Budaya merekatkan kita secara halus tapi berakar kuat. Gotong royong, musyawarah, hingga toleransi adalah nilai budaya yang sudah hidup jauh sebelum negara ini berdiri.
Anthony D. Smith (1991) dalam National Identity menjelaskan bahwa simbol budaya seperti bahasa, adat istiadat, dan narasi sejarah merupakan fondasi utama terbentuknya identitas nasional. Maka melestarikan budaya bukan sekadar upaya pelestarian, melainkan langkah strategis untuk menjaga keberlanjutan bangsa dalam kehidupan jangka panjang.
Ketika budaya dibiarkan tergilas budaya luar apalagi punah, maka identitas nasional ikut luntur. Juga ketika identitas melemah, pertahanan bangsa bisa rapuh, bukan hanya secara kekuatan fisik, tetapi juga secara sosial dan psikologis masyarakat-bangsa.
Saatnya Pancasila Dihidupkan
Pancasila tidak cukup hanya dihafal atau dibacakan saat upacara maupun momen seremoni.
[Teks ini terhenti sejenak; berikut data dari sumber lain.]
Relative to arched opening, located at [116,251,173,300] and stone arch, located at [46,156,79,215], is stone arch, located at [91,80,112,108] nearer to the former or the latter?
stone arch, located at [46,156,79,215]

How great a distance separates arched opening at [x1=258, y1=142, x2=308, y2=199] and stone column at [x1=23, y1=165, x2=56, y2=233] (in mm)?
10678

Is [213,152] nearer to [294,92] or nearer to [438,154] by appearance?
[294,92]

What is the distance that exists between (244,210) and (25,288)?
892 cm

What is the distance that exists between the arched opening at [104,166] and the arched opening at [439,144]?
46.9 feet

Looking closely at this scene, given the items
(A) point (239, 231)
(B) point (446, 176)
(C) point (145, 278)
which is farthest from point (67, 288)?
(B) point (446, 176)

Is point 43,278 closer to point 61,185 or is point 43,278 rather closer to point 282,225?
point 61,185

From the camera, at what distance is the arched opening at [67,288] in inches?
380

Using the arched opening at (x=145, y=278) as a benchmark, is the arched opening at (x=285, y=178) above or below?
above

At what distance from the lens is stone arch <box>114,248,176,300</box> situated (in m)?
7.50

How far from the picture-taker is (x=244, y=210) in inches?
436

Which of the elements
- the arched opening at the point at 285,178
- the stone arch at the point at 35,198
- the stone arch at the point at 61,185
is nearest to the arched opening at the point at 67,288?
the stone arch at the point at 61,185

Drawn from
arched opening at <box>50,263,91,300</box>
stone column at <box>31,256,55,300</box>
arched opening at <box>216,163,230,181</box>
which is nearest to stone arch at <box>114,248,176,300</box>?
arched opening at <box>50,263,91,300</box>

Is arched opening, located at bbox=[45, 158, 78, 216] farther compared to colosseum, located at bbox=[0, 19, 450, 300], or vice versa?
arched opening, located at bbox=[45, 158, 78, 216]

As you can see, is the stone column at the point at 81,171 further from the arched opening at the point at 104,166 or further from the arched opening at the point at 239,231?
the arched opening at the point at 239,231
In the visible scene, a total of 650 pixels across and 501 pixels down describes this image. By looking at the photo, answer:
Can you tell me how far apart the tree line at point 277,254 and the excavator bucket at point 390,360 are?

Ia harus dihidupkan, dalam pelayanan publik yang adil, dalam kebijakan yang berpihak, dan dalam ruang sosial yang inklusif.
Di tengah dunia yang semakin individualistis, semangat "kita" perlu dihidupkan lagi, bukan sekadar "aku" atau "golongan kami".
Semangat ini selaras dengan cita-cita Soekarno yang menginginkan Pancasila sebagai "philosophische grondslag"—dasar filsafat yang bukan hanya menjadi dokumen politik, tetapi jiwa yang menghidupi setiap tindakan berbangsa.
Generasi muda bangsa ini harus disadarkan bahwa nasionalisme bukan hanya soal simbol, tapi keberanian menjaga perbedaan tanpa harus membelah. Bahwa cinta tanah air juga berarti menjaga budayanya, merawat keberagamannya, dan membela keutuhan wilayahnya, dari ruang kelas hingga batas laut terluar.
Kembali pada Semangat Persatuan
Refleksi 1 Juni bukan sekadar mengenang pidato Bung Karno. Melainkan momentum memperkuat ajakan untuk kembali ke ruh kebangsaan. Kita pernah terluka bersama. Sekarang saatnya bangkit bersama, dengan budaya sebagai cermin, dan Pancasila sebagai kompasnya.
Di tengah dunia yang terus berubah, identitas nasional merupakan fondasi yang tak boleh retak. Karena hanya bangsa yang tahu siapa dirinya, yang mampu berdiri teguh menghadapi dunia.
Selamat Hari Lahir Pancasila. Mari jaga rumah besar Indonesia, bukan dengan seragam, tapi dengan semangat kebersamaan yang terus menyala di negeri seribu pulau.
Rasminto, Dosen Geografi Manusia Unisma dan Direktur Eksekutif Human Studies Institute (HSI).